Buck Taylor’s as elusive as Ike Clanton was during Wyatt Earp’s Vendetta Ride.
So after better than a year of hounding him for an interview, when I finally happen to sit down with him at the Oklahoma City Marriott, my cellphone rings.
Which isn’t a bad thing, since my ring tone is the theme to Gunsmoke. And everybody remembers that Buck Taylor played Newly O’Brien from 1967-75 on CBS’s award-winning series.
“That brings back a lot of good memories,” he says.
Yet Buck is not living on Gunsmoke residuals. More than three decades after Gunsmoke ended its weekly run and almost 20 years since Buck rode with Kurt Russell’s Wyatt and Val Kilmer’s Doc as Turkey Creek Jack Johnson in Tombstone, Buck Taylor is one busy man.
That’s Buck and his sons Matthew and Cooper tormenting Daniel Craig in director Jon Favreau’s Cowboys & Aliens, and Buck landed a role in The Big Valley, the theatrical version of the 1960s TV Western.
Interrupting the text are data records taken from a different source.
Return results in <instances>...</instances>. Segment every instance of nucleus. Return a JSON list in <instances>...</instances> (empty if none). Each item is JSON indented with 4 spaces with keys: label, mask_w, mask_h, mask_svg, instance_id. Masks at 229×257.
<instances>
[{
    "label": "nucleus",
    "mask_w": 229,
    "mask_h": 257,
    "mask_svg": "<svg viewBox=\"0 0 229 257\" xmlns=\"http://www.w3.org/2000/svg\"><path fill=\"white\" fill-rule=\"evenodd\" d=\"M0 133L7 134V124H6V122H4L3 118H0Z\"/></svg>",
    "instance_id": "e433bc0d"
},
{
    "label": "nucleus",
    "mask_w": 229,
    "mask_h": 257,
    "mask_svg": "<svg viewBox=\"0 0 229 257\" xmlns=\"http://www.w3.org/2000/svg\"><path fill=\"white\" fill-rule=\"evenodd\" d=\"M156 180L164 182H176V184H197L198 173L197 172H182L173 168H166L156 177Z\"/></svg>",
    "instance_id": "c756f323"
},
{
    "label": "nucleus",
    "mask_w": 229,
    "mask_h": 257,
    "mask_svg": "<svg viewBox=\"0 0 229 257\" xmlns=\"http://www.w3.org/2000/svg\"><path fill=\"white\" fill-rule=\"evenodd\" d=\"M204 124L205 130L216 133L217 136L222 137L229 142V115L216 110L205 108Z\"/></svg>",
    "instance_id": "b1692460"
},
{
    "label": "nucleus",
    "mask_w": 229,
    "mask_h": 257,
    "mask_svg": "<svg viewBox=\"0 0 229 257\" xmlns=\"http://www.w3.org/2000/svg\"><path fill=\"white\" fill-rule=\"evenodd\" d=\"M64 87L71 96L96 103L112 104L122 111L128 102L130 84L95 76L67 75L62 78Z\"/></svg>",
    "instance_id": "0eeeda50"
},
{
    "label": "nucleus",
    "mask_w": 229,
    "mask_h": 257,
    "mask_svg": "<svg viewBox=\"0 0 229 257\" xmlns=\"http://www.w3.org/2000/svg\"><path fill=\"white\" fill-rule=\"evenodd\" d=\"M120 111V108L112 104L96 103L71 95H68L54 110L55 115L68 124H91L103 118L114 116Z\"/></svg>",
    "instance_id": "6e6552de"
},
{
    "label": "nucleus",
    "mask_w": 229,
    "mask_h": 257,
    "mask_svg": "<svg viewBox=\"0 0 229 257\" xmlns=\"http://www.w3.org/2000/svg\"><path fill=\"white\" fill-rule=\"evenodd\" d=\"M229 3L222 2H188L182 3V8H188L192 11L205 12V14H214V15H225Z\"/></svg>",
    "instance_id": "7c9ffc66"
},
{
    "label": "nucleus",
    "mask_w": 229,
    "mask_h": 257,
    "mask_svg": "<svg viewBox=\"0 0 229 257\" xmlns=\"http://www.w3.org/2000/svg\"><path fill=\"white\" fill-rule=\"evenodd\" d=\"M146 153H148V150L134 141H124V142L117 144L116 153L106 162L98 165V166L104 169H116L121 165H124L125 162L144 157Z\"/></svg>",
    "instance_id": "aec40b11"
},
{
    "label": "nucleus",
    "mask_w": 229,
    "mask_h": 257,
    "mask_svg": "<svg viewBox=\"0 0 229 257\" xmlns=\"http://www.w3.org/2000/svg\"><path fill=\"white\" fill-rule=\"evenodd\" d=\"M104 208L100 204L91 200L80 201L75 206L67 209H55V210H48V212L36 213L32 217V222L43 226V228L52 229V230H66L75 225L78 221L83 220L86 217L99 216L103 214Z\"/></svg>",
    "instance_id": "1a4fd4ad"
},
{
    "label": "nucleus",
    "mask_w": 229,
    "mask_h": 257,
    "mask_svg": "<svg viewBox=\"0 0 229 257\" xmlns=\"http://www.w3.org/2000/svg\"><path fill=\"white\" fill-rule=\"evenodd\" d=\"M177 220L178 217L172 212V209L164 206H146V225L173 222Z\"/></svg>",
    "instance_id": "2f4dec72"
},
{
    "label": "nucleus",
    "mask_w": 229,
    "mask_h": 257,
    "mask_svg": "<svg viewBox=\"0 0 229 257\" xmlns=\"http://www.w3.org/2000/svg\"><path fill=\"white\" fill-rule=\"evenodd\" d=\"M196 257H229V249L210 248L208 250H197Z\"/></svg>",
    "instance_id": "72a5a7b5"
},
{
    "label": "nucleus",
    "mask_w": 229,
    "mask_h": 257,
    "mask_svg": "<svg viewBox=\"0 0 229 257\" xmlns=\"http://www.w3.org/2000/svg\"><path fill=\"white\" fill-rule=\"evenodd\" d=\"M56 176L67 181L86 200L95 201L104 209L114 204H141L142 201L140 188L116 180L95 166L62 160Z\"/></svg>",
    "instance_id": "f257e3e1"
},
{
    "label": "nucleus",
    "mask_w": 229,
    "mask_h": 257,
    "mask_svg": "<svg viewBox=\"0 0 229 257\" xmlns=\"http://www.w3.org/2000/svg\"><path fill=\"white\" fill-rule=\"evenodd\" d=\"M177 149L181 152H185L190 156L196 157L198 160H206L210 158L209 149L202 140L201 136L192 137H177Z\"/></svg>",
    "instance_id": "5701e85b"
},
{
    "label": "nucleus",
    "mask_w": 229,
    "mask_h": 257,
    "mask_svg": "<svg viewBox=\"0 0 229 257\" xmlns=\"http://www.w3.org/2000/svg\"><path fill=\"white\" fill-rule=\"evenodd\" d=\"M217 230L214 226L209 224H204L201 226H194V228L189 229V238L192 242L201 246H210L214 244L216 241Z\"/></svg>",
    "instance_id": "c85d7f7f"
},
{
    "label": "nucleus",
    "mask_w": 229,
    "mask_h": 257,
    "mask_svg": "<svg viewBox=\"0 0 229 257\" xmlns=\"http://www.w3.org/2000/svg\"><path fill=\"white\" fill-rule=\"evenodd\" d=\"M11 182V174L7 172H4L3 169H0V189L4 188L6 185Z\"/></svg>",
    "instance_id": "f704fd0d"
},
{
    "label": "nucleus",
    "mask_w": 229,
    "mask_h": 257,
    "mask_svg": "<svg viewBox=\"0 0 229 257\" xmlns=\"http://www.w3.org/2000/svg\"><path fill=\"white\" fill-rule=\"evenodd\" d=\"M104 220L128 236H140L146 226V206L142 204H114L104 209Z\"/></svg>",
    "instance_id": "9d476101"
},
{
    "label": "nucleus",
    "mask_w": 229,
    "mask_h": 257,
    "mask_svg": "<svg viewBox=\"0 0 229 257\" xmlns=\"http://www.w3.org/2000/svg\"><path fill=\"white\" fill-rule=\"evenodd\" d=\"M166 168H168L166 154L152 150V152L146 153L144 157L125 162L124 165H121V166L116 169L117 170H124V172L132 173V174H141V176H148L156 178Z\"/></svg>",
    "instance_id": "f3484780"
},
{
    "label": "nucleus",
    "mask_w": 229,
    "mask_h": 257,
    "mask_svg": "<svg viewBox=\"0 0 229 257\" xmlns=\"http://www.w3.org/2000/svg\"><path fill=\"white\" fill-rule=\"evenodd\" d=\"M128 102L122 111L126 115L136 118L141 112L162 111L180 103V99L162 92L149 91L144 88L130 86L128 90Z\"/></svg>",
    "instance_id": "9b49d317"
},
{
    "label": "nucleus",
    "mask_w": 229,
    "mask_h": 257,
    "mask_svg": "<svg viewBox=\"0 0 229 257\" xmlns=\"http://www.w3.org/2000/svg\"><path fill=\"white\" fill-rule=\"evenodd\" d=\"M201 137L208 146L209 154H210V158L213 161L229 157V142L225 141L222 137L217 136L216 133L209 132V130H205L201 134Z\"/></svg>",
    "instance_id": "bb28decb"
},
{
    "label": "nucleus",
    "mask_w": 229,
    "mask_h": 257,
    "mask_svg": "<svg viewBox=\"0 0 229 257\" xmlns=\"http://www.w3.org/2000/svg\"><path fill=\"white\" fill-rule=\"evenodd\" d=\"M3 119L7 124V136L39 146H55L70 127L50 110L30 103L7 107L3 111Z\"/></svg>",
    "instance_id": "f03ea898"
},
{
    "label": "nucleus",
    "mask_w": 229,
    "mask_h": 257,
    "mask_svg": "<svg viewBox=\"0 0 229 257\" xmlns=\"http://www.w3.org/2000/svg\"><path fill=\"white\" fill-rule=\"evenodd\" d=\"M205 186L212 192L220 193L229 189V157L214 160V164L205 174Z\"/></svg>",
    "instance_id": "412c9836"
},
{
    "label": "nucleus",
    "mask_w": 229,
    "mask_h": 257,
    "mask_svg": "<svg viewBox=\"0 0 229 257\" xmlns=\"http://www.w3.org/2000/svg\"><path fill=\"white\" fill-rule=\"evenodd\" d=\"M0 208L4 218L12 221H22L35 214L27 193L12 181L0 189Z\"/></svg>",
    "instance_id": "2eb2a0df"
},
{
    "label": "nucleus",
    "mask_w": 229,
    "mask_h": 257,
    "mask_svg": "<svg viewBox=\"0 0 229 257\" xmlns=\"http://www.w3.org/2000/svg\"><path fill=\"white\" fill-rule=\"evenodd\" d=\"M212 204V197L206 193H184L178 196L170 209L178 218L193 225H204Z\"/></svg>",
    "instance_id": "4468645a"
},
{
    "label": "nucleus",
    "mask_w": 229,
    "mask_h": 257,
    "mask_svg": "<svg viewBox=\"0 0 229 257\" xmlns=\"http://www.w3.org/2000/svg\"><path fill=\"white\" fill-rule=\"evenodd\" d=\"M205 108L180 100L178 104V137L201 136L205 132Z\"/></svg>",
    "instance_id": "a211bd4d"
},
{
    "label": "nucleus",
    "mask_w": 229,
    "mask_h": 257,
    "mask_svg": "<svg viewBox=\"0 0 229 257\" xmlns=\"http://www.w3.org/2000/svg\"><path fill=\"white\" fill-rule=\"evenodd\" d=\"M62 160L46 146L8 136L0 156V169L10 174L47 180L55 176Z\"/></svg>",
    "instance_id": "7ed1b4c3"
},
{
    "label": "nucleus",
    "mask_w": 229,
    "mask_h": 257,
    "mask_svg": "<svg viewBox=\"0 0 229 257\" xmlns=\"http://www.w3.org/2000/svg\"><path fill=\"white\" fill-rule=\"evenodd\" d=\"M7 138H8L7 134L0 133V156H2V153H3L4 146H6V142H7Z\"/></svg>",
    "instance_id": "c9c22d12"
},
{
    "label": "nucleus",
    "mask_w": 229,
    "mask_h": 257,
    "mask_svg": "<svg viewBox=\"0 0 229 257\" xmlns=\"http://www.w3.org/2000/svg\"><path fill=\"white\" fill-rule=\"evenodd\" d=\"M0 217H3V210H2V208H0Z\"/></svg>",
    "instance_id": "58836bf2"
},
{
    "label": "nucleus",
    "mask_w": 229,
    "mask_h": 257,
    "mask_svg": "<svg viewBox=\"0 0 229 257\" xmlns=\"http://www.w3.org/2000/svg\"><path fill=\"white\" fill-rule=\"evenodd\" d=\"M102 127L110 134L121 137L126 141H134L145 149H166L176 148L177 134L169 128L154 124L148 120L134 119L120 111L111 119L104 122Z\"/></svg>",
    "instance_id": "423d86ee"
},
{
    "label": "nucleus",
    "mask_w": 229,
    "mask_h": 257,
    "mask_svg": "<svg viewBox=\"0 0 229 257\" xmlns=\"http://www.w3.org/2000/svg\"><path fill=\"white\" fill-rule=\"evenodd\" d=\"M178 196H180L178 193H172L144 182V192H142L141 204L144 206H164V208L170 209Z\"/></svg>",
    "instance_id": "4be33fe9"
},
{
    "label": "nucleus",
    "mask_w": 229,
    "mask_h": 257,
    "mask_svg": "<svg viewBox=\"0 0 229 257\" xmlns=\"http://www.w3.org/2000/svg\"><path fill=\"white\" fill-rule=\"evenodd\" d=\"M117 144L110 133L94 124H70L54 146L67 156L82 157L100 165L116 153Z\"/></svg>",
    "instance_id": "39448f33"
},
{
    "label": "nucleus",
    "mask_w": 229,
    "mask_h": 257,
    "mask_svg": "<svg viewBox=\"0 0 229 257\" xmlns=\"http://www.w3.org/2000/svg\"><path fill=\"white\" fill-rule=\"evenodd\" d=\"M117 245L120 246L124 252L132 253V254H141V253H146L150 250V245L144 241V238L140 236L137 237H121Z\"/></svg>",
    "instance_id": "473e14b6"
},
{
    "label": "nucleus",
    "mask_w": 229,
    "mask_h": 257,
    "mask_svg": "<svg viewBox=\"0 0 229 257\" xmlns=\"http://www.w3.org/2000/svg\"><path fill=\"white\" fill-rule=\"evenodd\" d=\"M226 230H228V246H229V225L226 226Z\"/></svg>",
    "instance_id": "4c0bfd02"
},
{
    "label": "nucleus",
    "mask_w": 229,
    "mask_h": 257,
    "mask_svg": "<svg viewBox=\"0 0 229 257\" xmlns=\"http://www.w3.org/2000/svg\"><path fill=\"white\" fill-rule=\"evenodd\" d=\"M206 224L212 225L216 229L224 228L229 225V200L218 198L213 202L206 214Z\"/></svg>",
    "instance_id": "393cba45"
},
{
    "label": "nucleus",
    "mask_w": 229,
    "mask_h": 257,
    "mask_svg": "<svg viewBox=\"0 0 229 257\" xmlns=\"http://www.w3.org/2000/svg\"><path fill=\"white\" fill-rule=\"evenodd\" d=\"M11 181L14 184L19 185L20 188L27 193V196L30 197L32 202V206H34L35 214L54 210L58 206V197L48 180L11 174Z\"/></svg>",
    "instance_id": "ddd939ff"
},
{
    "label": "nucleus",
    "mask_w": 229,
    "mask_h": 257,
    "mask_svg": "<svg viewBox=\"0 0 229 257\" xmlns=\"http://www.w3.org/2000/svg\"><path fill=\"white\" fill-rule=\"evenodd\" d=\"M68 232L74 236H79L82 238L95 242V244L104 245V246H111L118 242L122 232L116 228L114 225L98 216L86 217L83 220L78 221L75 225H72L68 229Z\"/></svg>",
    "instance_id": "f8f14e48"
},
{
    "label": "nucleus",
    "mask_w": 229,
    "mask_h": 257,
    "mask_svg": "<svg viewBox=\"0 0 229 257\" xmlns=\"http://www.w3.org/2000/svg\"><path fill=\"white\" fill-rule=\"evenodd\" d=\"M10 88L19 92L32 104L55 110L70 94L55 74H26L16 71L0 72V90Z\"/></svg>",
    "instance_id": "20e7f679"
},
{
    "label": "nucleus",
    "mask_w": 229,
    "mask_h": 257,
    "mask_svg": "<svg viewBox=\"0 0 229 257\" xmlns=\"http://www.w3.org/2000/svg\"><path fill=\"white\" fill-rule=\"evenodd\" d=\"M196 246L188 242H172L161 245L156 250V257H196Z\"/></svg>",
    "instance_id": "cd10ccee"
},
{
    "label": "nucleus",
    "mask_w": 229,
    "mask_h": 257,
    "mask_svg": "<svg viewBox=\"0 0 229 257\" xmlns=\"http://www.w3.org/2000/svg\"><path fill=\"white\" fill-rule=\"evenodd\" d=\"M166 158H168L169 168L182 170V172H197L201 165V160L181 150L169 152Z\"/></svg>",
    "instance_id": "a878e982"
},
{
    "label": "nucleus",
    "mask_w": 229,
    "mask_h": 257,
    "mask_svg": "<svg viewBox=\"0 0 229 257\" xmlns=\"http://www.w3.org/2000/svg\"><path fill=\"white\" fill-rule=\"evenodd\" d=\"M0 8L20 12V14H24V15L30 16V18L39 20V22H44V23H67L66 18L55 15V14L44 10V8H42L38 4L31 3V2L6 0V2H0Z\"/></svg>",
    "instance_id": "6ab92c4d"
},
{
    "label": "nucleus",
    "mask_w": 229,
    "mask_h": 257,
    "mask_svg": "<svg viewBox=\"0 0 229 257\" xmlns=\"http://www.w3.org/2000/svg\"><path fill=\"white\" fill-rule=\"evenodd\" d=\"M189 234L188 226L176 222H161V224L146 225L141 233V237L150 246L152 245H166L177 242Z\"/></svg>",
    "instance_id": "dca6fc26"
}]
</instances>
It’s not acting, however, that’s demanding all of Buck’s attention.
Posters and paintings keep him hopping. Find your way to a Western rodeo or Old West event, and chances are you’ll find Buck Taylor there. The odds are excellent that he has drawn the art for the event poster too.
He’s an anniversary king, creating 100th anniversary posters for the Fort Worth Stock Show & Rodeo, Fort Worth Stockyards and Pendleton Round-Up, as well as the National Finals Rodeo’s 50th anniversary poster.
“I’ve been so blessed to have success painting,” he says. “I do a lot of posters. Poster art is something that’s collected all over the world, and it’s not an expensive piece of artwork.”
The son of the great character actor Dub Taylor (1967’s Bonnie and Clyde, 1969’s The Wild Bunch, 1969’s The Undefeated), Buck wound up in front of the camera in the early 1960s in shows like The Rebel; Have Gun, Will Travel; and The Fugitive. But painting, he says, came before acting.
“I was a little boy. You couldn’t keep a pencil out of my hand. I think, for artists, it’s not something a young person wants to do. It’s something they have to do.”
He’s not just a Western artist. He’s a Western historian, using watercolors to put history on posters, and he’s a stickler for period detail.
“When I was on Gunsmoke, we had to wear a certain type of clothing that was fairly authentic, maybe more so than some of the other shows, although the gun rigs were really not appropriate or authentic. I did as much as I could with what I had. After Gunsmoke, I made a decision. I was looking at [Frederic] Remington paintings and studying old photographs, and said, ‘I’m going to try to get this close to what it really looked like.’”
He has done that not only on film—The Sacketts, Cattle Annie and Little Britches, Conagher, Jericho and, naturally, Tombstone—but also with his artwork. The National Ranching Heritage Center in Lubbock, Texas, commissioned him to paint a series of paintings of historic ranch buildings, including the XIT’s Las Escarbadas, the Matador’s Half Dugout and the Masterson’s JY Bunkhouse. Offers and invites for more commissions keep pouring in.
Maybe Buck Taylor’s not so elusive after all. He’s everywhere. And he caught up with Ike Clanton too.
“I was playing Gen. Maxcy Gregg in Gods & Generals, and when they were shooting my death scene, I looked up at Stephen Lang. Stephen was playing Stonewall Jackson, and he’d also played Ike Clanton in Tombstone. So when I saw Stephen, I just moaned, ‘Ike Clanton . . . I’ve caught up with you at last.’”
Johnny D. Boggs often wonders what would have happened had Buck Taylor’s Newly faced down Dennis Weaver’s Chester on Dodge City’s Front Street on Gunsmoke.